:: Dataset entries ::
_ _ _ _ _

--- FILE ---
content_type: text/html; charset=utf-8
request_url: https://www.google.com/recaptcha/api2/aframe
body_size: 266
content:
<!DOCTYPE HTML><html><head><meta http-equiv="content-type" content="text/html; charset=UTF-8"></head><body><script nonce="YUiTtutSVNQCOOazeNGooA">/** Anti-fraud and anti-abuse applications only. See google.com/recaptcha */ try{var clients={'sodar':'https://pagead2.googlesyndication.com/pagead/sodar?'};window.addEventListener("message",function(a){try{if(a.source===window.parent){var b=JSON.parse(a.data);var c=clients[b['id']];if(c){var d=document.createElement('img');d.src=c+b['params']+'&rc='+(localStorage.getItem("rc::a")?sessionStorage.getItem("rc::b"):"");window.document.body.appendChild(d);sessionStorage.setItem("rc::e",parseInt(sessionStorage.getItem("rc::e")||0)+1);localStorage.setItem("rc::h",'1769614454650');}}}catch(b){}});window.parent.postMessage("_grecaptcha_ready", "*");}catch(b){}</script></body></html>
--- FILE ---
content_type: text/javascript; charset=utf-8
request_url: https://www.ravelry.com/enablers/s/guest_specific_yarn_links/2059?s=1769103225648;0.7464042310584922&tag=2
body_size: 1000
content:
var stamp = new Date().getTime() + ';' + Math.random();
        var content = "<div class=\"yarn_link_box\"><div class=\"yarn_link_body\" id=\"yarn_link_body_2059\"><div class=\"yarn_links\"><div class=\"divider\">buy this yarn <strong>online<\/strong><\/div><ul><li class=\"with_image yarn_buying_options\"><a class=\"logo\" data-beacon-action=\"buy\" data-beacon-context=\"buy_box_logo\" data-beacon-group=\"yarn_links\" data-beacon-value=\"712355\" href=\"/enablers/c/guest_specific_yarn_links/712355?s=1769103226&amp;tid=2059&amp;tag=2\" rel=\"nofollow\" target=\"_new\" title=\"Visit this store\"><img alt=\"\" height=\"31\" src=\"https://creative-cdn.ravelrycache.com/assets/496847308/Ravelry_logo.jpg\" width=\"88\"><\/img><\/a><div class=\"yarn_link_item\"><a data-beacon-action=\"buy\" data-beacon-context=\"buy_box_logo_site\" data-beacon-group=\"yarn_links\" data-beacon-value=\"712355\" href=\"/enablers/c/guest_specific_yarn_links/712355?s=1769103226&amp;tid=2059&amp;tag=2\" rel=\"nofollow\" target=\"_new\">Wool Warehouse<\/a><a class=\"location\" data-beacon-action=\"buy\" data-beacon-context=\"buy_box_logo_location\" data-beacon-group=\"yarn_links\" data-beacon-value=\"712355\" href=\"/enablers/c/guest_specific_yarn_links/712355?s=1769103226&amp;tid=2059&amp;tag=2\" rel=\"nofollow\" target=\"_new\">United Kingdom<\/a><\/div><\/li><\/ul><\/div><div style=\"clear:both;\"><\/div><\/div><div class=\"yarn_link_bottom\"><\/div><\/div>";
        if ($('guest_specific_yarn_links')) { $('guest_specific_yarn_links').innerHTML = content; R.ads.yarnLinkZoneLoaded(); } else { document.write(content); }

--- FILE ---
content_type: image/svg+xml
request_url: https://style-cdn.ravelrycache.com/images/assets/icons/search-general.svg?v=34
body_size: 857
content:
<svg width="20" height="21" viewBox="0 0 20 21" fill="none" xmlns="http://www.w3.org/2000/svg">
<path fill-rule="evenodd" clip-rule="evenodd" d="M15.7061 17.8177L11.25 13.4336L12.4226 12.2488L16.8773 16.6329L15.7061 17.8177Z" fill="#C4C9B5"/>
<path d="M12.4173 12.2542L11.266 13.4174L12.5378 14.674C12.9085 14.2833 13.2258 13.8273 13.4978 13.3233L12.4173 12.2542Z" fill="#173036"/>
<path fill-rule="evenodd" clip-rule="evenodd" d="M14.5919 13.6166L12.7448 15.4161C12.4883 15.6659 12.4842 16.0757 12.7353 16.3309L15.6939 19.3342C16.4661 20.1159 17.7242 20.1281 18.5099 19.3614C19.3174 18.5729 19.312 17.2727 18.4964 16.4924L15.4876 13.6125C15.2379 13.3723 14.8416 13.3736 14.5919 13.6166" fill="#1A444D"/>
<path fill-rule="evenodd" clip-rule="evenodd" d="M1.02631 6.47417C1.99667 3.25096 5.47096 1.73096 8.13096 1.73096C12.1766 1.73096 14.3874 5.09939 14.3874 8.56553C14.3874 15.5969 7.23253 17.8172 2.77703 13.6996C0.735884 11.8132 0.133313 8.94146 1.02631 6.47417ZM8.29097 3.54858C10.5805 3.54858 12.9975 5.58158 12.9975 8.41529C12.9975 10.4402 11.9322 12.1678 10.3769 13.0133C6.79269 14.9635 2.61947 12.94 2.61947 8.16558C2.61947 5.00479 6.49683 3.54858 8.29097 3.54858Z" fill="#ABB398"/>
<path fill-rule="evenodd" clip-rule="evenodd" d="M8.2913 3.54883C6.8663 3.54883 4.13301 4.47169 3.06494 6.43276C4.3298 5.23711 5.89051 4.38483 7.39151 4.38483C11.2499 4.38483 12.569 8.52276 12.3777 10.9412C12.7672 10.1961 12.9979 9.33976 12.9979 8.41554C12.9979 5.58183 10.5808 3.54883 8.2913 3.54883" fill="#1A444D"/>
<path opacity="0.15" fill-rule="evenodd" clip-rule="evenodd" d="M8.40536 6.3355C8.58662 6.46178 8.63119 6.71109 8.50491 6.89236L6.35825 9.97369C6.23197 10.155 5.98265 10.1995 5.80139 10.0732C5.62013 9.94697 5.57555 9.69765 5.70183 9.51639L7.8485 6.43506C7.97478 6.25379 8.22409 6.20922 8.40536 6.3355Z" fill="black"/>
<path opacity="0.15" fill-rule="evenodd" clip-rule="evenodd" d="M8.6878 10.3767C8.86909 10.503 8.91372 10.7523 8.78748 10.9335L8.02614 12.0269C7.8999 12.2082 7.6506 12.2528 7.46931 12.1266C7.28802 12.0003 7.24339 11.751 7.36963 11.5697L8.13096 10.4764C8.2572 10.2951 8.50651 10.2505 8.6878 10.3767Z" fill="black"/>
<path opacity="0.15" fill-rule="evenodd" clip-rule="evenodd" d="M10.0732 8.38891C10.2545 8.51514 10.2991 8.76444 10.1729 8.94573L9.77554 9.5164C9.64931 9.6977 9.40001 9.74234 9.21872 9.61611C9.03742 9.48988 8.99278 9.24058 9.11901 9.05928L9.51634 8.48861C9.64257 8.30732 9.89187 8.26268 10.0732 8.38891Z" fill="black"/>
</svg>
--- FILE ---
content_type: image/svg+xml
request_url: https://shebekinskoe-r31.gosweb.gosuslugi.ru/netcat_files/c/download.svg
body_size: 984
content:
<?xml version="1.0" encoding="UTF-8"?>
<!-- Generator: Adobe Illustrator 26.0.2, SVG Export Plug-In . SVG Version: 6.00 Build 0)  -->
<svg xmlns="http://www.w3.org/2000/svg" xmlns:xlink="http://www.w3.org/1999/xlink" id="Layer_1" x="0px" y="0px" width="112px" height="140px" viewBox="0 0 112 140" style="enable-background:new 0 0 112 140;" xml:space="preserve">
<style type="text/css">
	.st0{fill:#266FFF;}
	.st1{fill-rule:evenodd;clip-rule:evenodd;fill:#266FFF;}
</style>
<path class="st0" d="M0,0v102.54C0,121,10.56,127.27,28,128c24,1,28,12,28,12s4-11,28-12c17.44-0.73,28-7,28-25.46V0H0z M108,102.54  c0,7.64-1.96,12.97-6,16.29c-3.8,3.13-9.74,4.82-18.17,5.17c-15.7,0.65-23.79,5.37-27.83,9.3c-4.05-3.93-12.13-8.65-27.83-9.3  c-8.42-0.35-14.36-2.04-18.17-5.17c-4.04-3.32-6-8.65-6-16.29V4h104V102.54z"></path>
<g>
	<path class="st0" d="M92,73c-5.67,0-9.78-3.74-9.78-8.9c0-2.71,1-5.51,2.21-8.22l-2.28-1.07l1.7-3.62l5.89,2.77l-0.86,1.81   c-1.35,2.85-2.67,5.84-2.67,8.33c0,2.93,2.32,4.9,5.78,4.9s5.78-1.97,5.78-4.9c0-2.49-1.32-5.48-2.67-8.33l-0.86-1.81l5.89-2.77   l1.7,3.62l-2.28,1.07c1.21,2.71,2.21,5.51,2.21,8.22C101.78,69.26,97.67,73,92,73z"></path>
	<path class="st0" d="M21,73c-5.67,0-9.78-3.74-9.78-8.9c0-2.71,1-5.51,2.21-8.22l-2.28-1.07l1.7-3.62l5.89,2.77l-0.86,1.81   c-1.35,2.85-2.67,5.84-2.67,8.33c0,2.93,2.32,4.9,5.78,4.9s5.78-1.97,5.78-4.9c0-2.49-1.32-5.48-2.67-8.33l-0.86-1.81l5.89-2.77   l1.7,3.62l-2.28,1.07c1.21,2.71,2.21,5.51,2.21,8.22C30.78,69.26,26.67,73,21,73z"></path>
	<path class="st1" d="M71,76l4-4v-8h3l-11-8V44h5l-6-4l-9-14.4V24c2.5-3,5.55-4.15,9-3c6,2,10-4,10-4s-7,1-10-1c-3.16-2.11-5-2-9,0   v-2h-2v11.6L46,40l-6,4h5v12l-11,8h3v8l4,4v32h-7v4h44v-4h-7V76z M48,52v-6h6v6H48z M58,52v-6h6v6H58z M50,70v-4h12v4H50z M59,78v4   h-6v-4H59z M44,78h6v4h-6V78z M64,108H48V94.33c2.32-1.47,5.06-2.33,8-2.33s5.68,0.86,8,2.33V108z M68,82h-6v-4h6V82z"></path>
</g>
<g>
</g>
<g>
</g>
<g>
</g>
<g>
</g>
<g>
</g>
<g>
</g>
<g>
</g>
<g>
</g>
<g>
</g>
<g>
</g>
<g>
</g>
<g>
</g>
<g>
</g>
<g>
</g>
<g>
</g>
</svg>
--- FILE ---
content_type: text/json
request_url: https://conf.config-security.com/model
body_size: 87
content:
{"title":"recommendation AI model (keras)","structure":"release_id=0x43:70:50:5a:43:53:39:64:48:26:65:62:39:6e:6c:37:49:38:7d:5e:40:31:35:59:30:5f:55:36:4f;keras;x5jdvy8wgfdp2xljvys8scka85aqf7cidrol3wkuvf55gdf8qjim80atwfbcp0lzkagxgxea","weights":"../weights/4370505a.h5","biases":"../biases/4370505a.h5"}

_ _ _ _ _

Determine how many lines in the data contain the string "style", and give the number only.

5